Toutefois depuis quelques années, l’agitation dans la région a réfréné les producteurs hollywoodiens et les compagnies d’assurance internationales qui préfèrent éviter de prendre des risques en venant tourner sur la Terre sainte. Les dernières grosses productions américaines se référant directement au pays ont été tournées en dehors de l’Etat hébreu : La Passion du christ (2004) de Mel Gibson a été tourné en Italie, Kingdom of Heaven (2005), film sur les croisades de Ridley Scott a été tourné au Maroc, de même que la scène de la promenade le long de la place à Tel- Aviv dans le film Munich (2005) de Steven Spielberg, mise en boîte à Malte.
Réalisateurs israéliens : fidèles à leur terre patrie
Aujourd’hui, quatre productions internationales sont tournées en moyenne chaque année en Israël, sachant que la majorité d’entre elles sont européennes.
D’après Yoram Honig, producteur de films israélien, né à Jérusalem, “il est absurde que des films qui prennent place à Jérusalem soient filmés à Malte, au Maroc ou en Grèce”. Afin de pallier cette déficience, il a fondé il y a trois an un Fonds du film de Jérusalem qui a permis de développer 30 projets et de produire 16 longs métrages et 5 séries pour la télévision sur Jérusalem. Des fonds du même genre existent également à l’échelle municipale à Tel-Aviv ou Haïfa.
Par ailleurs, en 2008, le gouvernement israélien a fait passer une loi offrant des réductions d’impôts, des assurances contre les attaques terroristes et des subventions pouvant aller jusqu’à 400 000 dollars pour les compagnies étrangères qui décident de venir tourner leurs films en Israël.
Début 2011, Israël a aussi introduit des Fonds d’assurance qui permettent de couvrir les productions dans le cas où des actes terroristes ou de guerre venaient à nuire à leur production. Or, d’après le manager de l’industrie audiovisuelle du ministère de l’Industrie, Zafrir Asas, “la loi a eu peu d’effets dans la mesure où les réductions d’impôts sont de loin moins avantageuses que dans d’autres pays”.
Malgré les difficultés sécuritaires, les réalisateurs israéliens qui ont su se faire une réputation à l’étranger restent attachés à leur pays en l’abordant sous de nouveaux aspects. C’est le cas notamment d’Ari Folman qui produit Made in Israel en 2001, d’Amos Gitai avec Terre promise en 2004 et Free Zone en 2005.

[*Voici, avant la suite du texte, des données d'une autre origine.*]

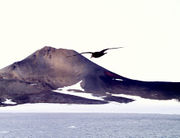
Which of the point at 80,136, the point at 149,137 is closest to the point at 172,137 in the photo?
the point at 149,137

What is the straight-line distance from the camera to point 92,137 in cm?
9375

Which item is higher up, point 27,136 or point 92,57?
point 92,57

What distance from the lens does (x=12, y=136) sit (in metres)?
95.9

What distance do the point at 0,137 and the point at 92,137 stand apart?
62.6ft

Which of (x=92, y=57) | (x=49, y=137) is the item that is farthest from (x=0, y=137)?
(x=92, y=57)

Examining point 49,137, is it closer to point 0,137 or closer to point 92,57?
point 0,137

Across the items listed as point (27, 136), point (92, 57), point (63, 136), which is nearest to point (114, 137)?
point (63, 136)

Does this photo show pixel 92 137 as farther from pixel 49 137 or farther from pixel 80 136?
pixel 49 137

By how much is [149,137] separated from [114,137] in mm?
7500

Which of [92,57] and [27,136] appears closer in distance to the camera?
[92,57]

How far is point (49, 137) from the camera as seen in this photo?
9419 centimetres

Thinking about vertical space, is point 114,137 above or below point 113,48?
below

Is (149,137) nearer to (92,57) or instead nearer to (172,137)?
(172,137)

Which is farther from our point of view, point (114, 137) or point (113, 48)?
point (114, 137)
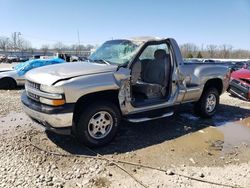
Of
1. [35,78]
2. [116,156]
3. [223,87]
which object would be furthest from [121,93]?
[223,87]

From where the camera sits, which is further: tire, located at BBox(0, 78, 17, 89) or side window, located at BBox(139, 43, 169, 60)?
tire, located at BBox(0, 78, 17, 89)

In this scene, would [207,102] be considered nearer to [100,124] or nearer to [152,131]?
[152,131]

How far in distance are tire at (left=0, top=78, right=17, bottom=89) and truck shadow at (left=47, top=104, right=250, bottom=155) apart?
7.30 meters

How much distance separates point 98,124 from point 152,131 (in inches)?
61.5

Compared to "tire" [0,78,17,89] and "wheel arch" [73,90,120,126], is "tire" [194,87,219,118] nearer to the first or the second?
"wheel arch" [73,90,120,126]

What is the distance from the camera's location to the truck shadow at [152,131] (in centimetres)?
507

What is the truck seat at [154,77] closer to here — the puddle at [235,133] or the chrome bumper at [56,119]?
the puddle at [235,133]

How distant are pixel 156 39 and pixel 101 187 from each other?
3515 mm

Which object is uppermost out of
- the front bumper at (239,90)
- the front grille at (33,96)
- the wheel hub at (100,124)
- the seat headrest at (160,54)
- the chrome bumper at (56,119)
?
the seat headrest at (160,54)

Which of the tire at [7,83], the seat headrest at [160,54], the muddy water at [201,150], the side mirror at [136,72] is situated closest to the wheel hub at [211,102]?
the muddy water at [201,150]

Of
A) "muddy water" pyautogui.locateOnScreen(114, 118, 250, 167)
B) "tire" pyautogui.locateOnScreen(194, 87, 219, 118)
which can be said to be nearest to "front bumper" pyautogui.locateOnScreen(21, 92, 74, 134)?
"muddy water" pyautogui.locateOnScreen(114, 118, 250, 167)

Joseph Cedar, avec Beaufort (2007), pose ses caméras dans la forteresse de Nimrod sur le plateau du Golan pour son film qui se situe au Liban. Cela avait déjà été le cas avec Jamais sans ma fille, adaptation du roman du même nom qui bien que se déroulant en Iran avait conduit Brian Gilbert à le tourner en partie en Israël.
Mais ce qu’on remarque surtout aujourd’hui, c’est que les producteurs, israéliens ou travaillant en coopération avec Israël, se tournent vers un autre paysage : celui des villes. Et encore une fois la liste des films qui zooment sur les individus pris dans les méandres des agglomérations n’est pas exhaustive. Parmi les plus réputés : Les Méduses, couronné par la Caméra d’or lors du Festival de Cannes 2007 traite de la vie à Tel-Aviv et Footnote de Joseph Cedar, nommé lors du Festival de Cannes 2011 et aux Oscars en 2012 inspire la nostalgie de Jérusalem.
Enfin, pour les derniers projets en date, Jerusalem, I love you, déclaration amoureuse à la ville d’or, du réalisateur français Emmanuel Benbihy déjà connu pour Paris, je t’aime et New York, I love you.
En somme, le cinéma a largement de quoi exploiter la mine d’or israélienne. La preuve en est : depuis qu’Israël envoie des films aux Oscars dans la catégorie des Oscars du meilleur film en langue étrangère en 1964, 10 opus ont été nommés.
Le petit pays aux larges horizons promet de faire rêver encore de nombreux cinéastes et cinéphiles.